For the first time by any administration in memory, the Obama budget forecast rejects the Medicare Trustees’ projections for long-run healthcare cost growth. Why would the White House do this?
The Obama administration’s fiscal year 2011 budget continues a pattern of ignoring independent analysis and rigging economic assumptions to meet political goals. For the first time by any administration in memory, the Obama budget forecast rejects the Medicare Trustees’ projections for long-run healthcare cost growth. The reason: the Trustees’ projections undercut the administration’s narrative that increased federal control over private sector healthcare could painlessly reduce Medicare and Medicaid costs. The Obama budget instead assumes long-term health cost growth at twice the rate projected by the Trustees.
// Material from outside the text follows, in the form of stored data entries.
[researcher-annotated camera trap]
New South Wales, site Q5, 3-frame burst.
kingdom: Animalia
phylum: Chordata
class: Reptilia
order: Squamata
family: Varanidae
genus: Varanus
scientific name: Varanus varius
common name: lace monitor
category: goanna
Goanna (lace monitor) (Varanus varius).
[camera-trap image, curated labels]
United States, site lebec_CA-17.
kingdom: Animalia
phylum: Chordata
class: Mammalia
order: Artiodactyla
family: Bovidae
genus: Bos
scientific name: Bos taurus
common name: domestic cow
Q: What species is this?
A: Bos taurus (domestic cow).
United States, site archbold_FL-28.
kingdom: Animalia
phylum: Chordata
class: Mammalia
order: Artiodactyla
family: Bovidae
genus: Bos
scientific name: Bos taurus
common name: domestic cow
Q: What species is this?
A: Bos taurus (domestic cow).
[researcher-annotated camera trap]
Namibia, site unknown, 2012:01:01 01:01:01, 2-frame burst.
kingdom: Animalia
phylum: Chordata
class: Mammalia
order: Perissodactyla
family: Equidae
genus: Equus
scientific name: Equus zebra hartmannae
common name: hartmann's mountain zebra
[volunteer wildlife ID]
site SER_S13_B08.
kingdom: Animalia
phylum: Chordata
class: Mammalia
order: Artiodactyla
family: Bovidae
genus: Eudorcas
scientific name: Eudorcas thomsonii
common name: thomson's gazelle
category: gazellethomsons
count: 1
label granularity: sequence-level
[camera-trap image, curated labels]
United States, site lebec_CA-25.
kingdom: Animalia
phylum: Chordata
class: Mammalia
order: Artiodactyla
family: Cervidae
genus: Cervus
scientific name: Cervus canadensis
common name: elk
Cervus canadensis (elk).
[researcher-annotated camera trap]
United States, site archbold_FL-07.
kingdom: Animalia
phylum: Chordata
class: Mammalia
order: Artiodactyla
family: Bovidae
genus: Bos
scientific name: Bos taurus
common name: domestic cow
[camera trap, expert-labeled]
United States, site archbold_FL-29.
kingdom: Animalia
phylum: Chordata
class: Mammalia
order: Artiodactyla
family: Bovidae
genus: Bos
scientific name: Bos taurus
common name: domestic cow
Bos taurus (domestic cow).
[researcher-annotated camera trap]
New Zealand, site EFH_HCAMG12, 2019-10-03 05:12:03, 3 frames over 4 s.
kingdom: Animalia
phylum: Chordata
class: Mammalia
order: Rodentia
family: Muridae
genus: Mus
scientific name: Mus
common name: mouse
From "Obama Budget Rigs Healthcare Numbers" by Andrew G. Biggs in the Journal of the American Enterprise Institute.
...population aging is by far the biggest contributor to entitlement spending over the next several decades and will be the principal cost driver through the mid-2050s. Partly as a result of these analyses, Orszag’s successor at the Congressional Budget Office, Douglas Elmendorf, altered the agency’s presentations to more accurately reflect aging’s role.
In other words, even if healthcare overhaul managed to “bend the cost curve” and reduce per-capita health spending, the surge of retirees collecting Medicare, Medicaid, and Social Security benefits would still push government spending ever upwards. Thus, the facts undermine the administration’s argument for greater regulation over private-sector healthcare.